Figure S1. Serial negative gating strategy used to define NK, CD4+ T, and CD8+ T cells from PBMCs. NK cells are defined as CD19-, CD3-, CD33-, HLA-DR-
/CD56+, LILRB1low, CD56/CD16+. CD4+ T cells are CD19-, CD3+, CD4+, CD8-. CD8+ T cells are CD19-, CD3+, CD4-, CD8+. For experiments using purified NK and CD4+ T cells, residual monocytes and B cells are excluded by a CD14/CD19 dump gate.
Figure S2. Representative gates to evaluate marker expression on NK cells. All markers used for the calculation of diversity are shown. Donor SBB1.
Figure S3. Stability analysis of CD56bright versus CD56dim NK cells. NK cells from HIP donors were gated into CD56brightCD16- (A, B) and CD56dimCD16+ (C, D) subpopulations as shown. As described for Figure 1B and 1C, they were analyzed in a Bayesian hierarchical model for the stability of each receptor within each subpopulation. These subpopulations showed similar levels of stability as in the total NK population (95% credible intervals for mean SD for CD56bright <0.1; CD56dim <0.12).
Figure S4. Human NK cell repertoire and function are stable for 6 months in an individual. CD107a (A), IFN-γ (B), and TNF (C) in donor HIP12 at timepoints T1-T6. (D) Stability of NK function based on frequency of TNF, IFN-γ, and CD107a at T1-T6. Columns represent six blood draws for a single donor; circle size, frequency of functional cells. n=3.
Figure S5. Subpopulation analysis for 10 most frequently detected NK subpopulations. (A) Columns represent six blood draws for a single donor; circle size, frequency of NK population expressing listed markers. (B) Mean standard deviations of subpopulation frequency over the six-month period given by Bayesian hierarchical model (see Methods for details).
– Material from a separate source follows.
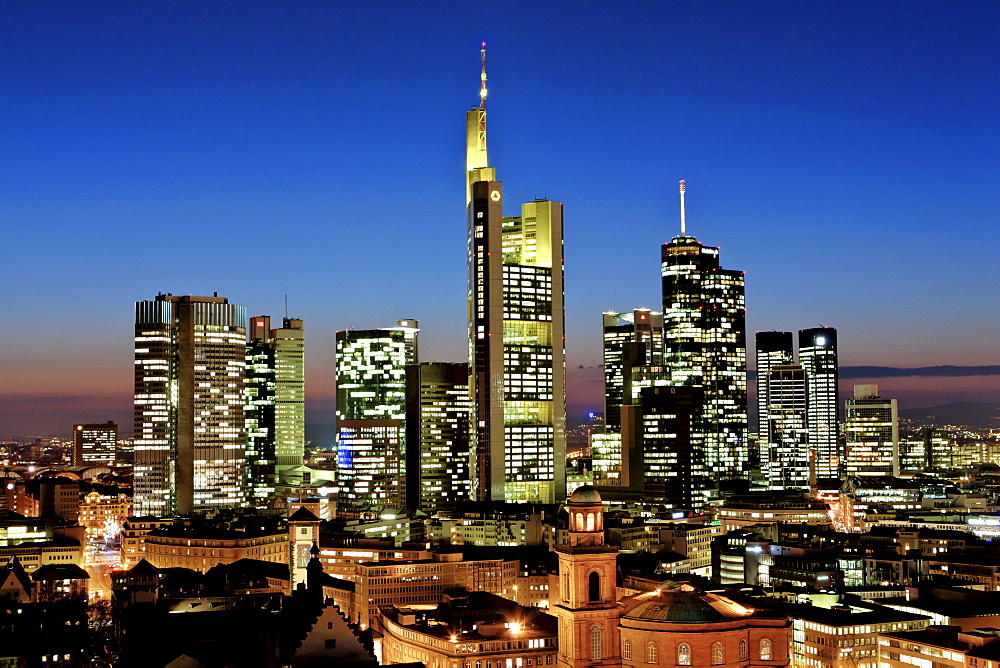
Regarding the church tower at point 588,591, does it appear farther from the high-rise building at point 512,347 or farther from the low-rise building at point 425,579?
the high-rise building at point 512,347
Black bars, 95% credible intervals for mean standard deviation of each subpopulation frequency for T1-T6, HIP donors, n=12.
Figure S6. Donor age does not correlate with NK cell diversity. NK cell diversity at individual time points (circles) and the mean of all time points (triangles) compared to donor age at first blood draw. HIP donors. Linear regression, black, and 95% CI, gray. Generalized Estimating Equation p=0.31, AR-1 correlation structure.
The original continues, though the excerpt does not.